====== TEXT SEGMENT ======
Porous border blamed for Covid-19 upsurge

Department from Ministry of Health made courtesy visit to Kajiado County and tours in Namanga border point and Kajiado Town at Isolation centre led by Government spokesperson Col. ( Rtd) Cyrus Oguna. File Picture

By Abdi Hussein

The polarity of Kenyan-Tanzania border in Namanga town, Kajiado County is a major drawback in the enforcement of protocols to curb cross border Covid-19 infections.

The Ministry of Health in collaboration with security officer have intensified surveillance at Namanga One Stop Border point but clandestine routes used by locals seem to  water down the efforts.

All visitors entering Kenyan territory must have Valid Covid-19 test certificate and their body temperature is also taken before entering customs precincts.

The Namanga Covid-19 testing mobile laboratory is up and running targeting hundreds of truck drivers.

The laboratory has a capacity to handle between 500-600 samples daily giving results within five hours, thus minimising earlier reported delays.

Covid-19 protocols are observed on the Kenyan side of the borders as opposed to the Tanzania side despite deaths blamed on the pandemic being reported from the country.

Business people from both sides of the border mingle freely with very few wear face masks.

There are no Covid 19 testing facilities within the vicinity of the border on Tanzania site  prompting Tanzania truck drivers to  rely on Kenyan mobile laboratory for testing.

There is seamless movement of goods at the border point as the Namanga town slowly comes back to life.
====== SOURCE DATA ======
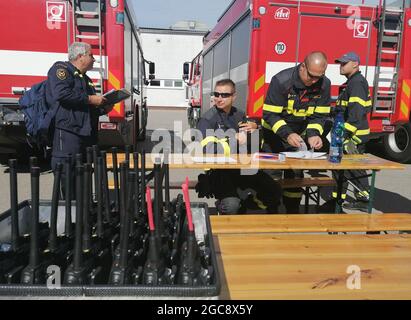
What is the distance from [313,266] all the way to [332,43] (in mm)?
5283

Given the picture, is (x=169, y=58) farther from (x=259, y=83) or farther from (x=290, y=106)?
(x=290, y=106)

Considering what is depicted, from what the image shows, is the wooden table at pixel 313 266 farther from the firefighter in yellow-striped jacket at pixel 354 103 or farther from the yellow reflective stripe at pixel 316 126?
the firefighter in yellow-striped jacket at pixel 354 103

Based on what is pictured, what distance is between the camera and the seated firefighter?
11.3ft

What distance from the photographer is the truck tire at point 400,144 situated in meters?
7.79

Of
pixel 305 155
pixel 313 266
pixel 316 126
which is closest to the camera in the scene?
pixel 313 266

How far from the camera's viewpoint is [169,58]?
1088 inches

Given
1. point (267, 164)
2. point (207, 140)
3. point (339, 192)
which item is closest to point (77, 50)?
point (207, 140)

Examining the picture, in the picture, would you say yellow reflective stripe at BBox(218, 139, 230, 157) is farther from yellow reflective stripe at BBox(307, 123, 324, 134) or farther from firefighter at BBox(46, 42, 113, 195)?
firefighter at BBox(46, 42, 113, 195)

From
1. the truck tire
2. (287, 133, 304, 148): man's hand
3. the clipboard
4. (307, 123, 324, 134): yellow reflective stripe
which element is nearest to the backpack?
the clipboard

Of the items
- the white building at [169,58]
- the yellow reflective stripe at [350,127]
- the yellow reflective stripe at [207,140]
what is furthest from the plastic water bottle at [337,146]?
the white building at [169,58]

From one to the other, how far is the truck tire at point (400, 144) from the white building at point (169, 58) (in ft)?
66.3

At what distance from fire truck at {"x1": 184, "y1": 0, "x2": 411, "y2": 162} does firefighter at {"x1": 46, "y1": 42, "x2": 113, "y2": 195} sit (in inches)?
122
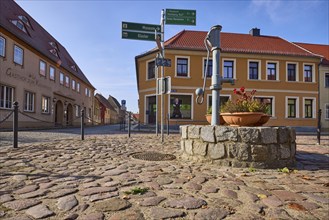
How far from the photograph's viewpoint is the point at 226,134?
14.3 feet

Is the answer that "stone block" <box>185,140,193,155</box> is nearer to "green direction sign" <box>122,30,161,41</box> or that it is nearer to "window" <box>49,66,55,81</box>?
"green direction sign" <box>122,30,161,41</box>

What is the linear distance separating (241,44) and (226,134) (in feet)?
72.5

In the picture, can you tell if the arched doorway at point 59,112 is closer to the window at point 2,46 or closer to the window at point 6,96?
the window at point 6,96

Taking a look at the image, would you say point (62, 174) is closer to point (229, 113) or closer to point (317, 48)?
point (229, 113)

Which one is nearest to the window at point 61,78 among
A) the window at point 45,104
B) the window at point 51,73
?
the window at point 51,73

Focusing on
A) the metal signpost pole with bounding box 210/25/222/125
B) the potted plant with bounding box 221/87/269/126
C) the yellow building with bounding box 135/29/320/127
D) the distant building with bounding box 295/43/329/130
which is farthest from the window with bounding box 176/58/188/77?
the potted plant with bounding box 221/87/269/126

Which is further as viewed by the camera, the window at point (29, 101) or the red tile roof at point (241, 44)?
the red tile roof at point (241, 44)

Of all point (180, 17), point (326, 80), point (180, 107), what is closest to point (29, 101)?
point (180, 107)

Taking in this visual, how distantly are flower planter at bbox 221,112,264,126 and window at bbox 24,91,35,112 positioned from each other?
17640 mm

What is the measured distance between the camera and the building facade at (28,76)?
1586cm

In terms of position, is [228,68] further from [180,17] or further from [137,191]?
======
**EXERCISES TO COMPLETE**
[1] From the article about Covid-19 at the Namanga border, list the measures against cross-border infection that it says are in place on the Kenyan side.
[2] Carry on with the article about Covid-19 at the Namanga border, starting after its last sentence.
None of these lines matter for the work here.

**PER-TASK ANSWERS**
[1]
- Intensified surveillance at Namanga One Stop Border point by the Ministry of Health together with security officers
- A valid Covid-19 test certificate required of every visitor entering Kenyan territory
- Body temperature taken before visitors enter the customs precincts
- A Covid-19 testing mobile laboratory at Namanga, running and aimed at truck drivers

[2]
“This is a killer virus sweeping villages back at home where most deaths have gone unreported. I contracted the virus six months ago but I’m lucky to have survived,” said a Tanzania truck driver waiting to be cleared.

Kajiado Oloililai Deputy Commissioner Mr  Justin Maina said the porous Kenya-Tanzania borderline has been the biggest challenge to curb the cross border Covid-19 spread despite stringent measures.

Mr Maina said they are currently using intelligence to block the clandestine routes being used to enter or leave the country.

“No one is allowed to cross the border without a valid Covid-19 test certificate, which must be verified by the Ministry of Health officers,” said Maina.

Another big challenge is that Maasai community families living along the border are spread across the two countries complicating control of movement.

Kajiado county Health County Executive Committee Member (CECM) Esther Somoire said much more is needed to contain cross border infections especially now the country is experiencing the third wave.

Somoire said the county remains the virus hotspot owing to the border entries that are overstretching the health department.